> Given exercise:
Resume the notebook on company bankruptcy prediction right after its final line, the F1-measure formula.

> Extract:
***
# Machine Learning Project

### Company Bankruptcy Prediction

Names:    
    - Denis Mugisha   
    - Liu Guangqiang   
    - Rachel Fanti   
    
Dataset: https://www.kaggle.com/fedesoriano/company-bankruptcy-prediction

Data: May/2021

## Libraries

In [12]:
# Basics
import matplotlib.pyplot as plt 
import numpy as np 
import pandas as pd
import seaborn as sns

In [13]:
# Evaluation of the model
from sklearn.metrics import classification_report, confusion_matrix, plot_confusion_matrix, balanced_accuracy_score
from sklearn.metrics import mean_squared_error, roc_curve, auc
from sklearn.model_selection import learning_curve, validation_curve

### Evaluation the Algorithm

**Confusion matrix:**  
- True positives: positive tuples correctly labeled   
- True negatives: negative tuples correctly labeled   
- False positives: negative tuples incorrectly labeled   
- False negatives: positive tuples incorrectly labeled   

**Classification report:**   
- Accuracy = (TP+TN)/(TP+TN+FP+FN)   
- Precision = TP/(TP+FP)   
- Recall = TP/(TP+FN)   
- F1 - measure = 2rp/(r+p)
***
> Stored data:
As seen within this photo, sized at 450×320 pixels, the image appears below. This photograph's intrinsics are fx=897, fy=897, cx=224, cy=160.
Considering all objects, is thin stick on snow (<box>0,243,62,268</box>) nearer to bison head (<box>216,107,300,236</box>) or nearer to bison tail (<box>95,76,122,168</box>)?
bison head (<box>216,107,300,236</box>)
***
> Written response:
- WeightedAccuracy = (Wtp*TP+Wtn*TN)/(Wtp*TP+Wtn*TN+Wfp*FP+Wfn*FN)  

**Error:**
- Mean squared error (MSE)

**Receiver Operating Characteristic (ROC) curve:** 
 - Area Under the Curve (AUC)

In [14]:
# df_results = pd.DataFrame(columns = ['Scenarios','#Features', 'Train/Test', 'Acc', 'Bal_Acc','M_P','M_R', 'M_F1', "P0", "P1", "R0", "R1", 'MSE', 'Auc'])
# print (df_results)

In [15]:
def evaluation_set(clf, y, predict, df_results, type_set, scenario_name, n_feat):
    
    '''Calculate metrics given a scenario and set (train/validatioon or test set)'''
    
    # Classification report
    report = classification_report(y, predict, output_dict=True)
    accuracy = round(report['accuracy'], 2)
    balanced_accuracy = round(balanced_accuracy_score(y, predict), 2)
    macro_precision =  round(report['macro avg']['precision'],2)
    macro_recall = round(report['macro avg']['recall'], 2)    
    macro_f1 = round(report['macro avg']['f1-score'], 2)
    p0 = round(report['0']['precision'], 2)
    p1 = round(report['1']['precision'], 2)
    r0 = round(report['0']['recall'], 2)
    r1 = round(report['1']['recall'], 2) 
    
    # MSE - Mean squared error
    mse = round(mean_squared_error (y,predict),3)
    
    # AUC
    fpr, tpr, thresh = roc_curve(y, predict)
    area = round(auc(fpr, tpr),2)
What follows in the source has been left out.